Muhsin AKIL
Şu anda iktidarda olan AK Parti, Recep Tayyip Erdoğan liderliğinde 14 Ağustos 2001’de kuruldu. 2002 genel seçimlerinde 365 milletvekili çıkartarak tek başına iktidar oldu. AK Parti 2022 yılından bu yana geçen 22 yıl içinde (biri hariç) katıldığı tüm seçimlerden birinci parti çıkarak tek başına iktidar olmuştur.
AK Parti iktidarı, aradan geçen 22 yıl boyunca Türkiye’nin kaderini değiştirecek büyük projeleri gerçekleştirdi. Dış politikada, savunma sanayinde, terörle mücadele olağanüstü başarıların altına imza attı. Fakat son yıllarda ülkedeki enflasyon, hayat pahalılığı, fiyat artışına çözüm bulmada maalesef sınıfta kalmıştır. 31 Mart yerel/belediye seçimlerini kaybetmesi de bu yüzdendir.

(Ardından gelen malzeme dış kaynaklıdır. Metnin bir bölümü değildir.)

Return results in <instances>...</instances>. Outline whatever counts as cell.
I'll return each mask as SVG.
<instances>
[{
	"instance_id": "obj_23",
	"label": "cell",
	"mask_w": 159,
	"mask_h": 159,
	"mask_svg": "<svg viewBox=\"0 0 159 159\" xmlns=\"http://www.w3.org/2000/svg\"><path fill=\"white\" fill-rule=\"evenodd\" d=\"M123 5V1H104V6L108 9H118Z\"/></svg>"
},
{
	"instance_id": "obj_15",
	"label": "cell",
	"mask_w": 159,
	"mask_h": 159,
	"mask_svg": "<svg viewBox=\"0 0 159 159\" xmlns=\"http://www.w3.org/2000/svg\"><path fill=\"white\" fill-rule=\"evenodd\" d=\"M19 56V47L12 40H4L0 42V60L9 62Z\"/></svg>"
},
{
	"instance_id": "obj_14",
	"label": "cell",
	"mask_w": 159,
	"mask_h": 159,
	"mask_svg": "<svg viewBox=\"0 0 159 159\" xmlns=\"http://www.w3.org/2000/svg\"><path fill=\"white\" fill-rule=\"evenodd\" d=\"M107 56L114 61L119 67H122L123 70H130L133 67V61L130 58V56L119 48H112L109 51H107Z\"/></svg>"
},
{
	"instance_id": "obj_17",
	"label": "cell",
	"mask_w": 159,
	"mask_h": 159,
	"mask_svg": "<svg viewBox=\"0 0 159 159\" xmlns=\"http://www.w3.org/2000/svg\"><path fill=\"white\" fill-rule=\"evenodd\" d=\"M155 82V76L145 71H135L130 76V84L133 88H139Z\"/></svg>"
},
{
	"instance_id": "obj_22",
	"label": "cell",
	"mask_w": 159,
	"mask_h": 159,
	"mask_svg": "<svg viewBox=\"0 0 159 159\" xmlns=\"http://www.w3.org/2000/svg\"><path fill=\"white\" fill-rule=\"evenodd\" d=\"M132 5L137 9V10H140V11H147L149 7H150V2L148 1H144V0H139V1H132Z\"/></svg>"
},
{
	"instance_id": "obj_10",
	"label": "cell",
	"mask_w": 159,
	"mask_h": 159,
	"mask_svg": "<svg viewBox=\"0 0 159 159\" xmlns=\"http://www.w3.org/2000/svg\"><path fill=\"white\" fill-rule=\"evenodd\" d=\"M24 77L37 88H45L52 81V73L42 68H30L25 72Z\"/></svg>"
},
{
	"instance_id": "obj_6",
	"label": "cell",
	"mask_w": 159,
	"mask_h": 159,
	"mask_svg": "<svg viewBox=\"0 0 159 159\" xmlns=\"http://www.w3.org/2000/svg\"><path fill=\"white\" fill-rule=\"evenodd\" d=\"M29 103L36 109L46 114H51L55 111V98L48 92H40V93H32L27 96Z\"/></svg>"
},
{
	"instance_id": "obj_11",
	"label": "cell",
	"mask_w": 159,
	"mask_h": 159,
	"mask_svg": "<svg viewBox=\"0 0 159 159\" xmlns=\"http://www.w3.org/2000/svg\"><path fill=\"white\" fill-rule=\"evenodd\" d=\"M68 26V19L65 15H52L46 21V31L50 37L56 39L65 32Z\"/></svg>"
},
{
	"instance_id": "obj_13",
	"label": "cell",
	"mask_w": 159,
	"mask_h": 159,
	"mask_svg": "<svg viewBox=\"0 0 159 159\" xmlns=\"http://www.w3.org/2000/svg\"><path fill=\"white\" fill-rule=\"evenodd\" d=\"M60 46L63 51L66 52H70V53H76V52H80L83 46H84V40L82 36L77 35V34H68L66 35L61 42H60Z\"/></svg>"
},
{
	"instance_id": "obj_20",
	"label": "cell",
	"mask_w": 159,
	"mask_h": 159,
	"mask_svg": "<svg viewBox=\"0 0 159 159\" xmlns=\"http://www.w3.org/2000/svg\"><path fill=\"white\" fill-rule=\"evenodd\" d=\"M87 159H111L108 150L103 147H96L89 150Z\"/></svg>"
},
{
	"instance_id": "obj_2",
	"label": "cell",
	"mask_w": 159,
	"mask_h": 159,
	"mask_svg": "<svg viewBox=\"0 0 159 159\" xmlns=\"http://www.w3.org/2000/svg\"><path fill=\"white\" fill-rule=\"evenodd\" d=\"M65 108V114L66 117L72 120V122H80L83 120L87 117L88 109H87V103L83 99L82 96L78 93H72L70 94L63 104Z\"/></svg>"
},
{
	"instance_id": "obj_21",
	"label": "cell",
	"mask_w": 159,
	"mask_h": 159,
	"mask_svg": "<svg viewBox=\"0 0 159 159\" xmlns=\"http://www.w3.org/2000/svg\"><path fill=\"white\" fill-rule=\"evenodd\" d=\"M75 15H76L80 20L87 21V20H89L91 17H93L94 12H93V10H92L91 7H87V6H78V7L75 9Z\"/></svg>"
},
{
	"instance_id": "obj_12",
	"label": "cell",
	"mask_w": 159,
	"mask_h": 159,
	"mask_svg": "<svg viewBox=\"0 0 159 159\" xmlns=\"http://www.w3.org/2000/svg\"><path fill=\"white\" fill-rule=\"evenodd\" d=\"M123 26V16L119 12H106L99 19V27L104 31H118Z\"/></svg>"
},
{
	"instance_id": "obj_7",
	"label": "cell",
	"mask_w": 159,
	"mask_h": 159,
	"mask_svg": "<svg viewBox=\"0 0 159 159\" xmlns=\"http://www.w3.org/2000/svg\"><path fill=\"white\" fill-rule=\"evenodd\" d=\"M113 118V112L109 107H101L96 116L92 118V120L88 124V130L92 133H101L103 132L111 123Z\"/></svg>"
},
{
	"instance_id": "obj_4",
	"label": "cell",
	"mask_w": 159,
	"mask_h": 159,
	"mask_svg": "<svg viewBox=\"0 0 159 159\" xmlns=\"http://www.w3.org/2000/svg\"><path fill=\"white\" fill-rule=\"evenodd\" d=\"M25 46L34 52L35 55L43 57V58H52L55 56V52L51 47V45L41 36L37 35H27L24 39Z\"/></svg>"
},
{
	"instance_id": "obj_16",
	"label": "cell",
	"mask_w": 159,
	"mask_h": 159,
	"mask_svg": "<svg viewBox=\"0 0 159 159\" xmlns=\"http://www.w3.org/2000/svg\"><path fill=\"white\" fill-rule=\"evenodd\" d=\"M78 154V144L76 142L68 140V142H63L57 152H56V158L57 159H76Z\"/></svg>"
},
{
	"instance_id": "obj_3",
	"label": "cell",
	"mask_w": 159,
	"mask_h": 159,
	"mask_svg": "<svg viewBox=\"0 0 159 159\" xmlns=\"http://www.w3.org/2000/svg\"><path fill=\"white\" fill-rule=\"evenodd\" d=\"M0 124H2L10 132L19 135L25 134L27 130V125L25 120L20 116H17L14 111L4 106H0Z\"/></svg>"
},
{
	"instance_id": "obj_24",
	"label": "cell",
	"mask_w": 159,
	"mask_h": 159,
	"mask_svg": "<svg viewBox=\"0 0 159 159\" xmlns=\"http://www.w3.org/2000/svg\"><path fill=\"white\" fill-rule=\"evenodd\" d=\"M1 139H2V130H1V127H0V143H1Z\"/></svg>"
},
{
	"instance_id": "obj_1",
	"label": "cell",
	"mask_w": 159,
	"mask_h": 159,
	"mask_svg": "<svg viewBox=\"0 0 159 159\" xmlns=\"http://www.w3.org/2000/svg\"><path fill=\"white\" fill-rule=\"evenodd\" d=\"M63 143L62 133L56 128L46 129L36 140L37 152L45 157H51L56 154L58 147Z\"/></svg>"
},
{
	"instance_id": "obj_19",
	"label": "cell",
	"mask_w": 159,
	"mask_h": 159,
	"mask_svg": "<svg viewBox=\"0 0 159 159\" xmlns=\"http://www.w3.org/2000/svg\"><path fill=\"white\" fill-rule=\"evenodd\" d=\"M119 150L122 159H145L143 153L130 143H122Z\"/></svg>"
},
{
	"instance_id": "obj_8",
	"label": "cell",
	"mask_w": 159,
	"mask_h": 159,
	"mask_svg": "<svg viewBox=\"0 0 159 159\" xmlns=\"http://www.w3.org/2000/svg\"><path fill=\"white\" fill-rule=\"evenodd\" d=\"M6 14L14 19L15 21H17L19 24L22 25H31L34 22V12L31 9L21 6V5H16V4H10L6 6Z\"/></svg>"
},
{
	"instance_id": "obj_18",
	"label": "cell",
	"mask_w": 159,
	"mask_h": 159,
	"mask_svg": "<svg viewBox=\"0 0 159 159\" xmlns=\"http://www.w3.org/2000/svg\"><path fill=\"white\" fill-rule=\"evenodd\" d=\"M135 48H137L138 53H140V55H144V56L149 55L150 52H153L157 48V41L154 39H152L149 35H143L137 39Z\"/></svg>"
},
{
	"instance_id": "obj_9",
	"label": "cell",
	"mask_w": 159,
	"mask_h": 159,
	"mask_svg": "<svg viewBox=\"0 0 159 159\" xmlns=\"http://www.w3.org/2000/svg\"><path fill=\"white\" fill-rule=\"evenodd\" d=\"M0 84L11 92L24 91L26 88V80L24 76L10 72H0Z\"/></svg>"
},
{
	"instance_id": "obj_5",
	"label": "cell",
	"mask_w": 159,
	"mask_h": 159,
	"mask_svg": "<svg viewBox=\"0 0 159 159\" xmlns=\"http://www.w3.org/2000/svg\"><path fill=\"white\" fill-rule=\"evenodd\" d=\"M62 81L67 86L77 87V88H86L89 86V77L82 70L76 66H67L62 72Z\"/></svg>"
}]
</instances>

Kira ve temel gıda artışlarındaki olağanüstü/fahiş fiyatlar toplumun genelini canından bezdirmiştir. Asgari ücret ve emeklilerin maaşları, kira ve temel gıda fiyatlarını bile karşılayamıyor. Kira fiyatlarında zam oranının yüzde 25’ten yüzde 65’e çıkartılması bile kiracıların hayatını kabusa çevirdi. Ya bir de işsiz-güçsüzlerin, emekli maaşı bile olmayanların, hatta sokakta yatıp-kalkanların hali!..
AK Parti’nin düşünce anlayışı muhafazakar bir parti olduğunu tescil ediyor. Bilhassa şu andaki Cumhurbaşkanı R. Tayyip Erdoğan’ın İmam Hatip kökenli ve muhafazakar (dindar) olması bize ister-istemez (aslı Hadis olan zaman içinde adeta atasözü haline gelmiş “Komşusu açken tok yatan bizden değildir” sözünü hatırlatıyor! İktidar/hükümet, toplumun/milletin sosyal yaşamından sorumlu olduğuna göre milletin/vatandaşın büyük bir kısmının açlık sınırında kıvrandığını görmüyor mu?! AK Parti iktidarı bu sorunu çözmekle mükellef değil midir?!
Açlık sınırında can çekişen milyonlar var! Aldığı maaş ile kirasını bile karşılamayanlar var… Onurunu incitmemek için utancından ekmeğe, gıdaya ve ihtiyacı kadar paraya muhtaç olduğunu en yakınlarından, eş-dost-arkadaş ve komşularından gizleyenler var… Bu yüzden yuvası/ailesi dağılanlar, intihar edenler ve intiharı düşünenler var… Borçlananlar, faize bulaşanlar, işyerini kapatıp batanlar var… Gerçi tok olan açın halinden ne anlar!..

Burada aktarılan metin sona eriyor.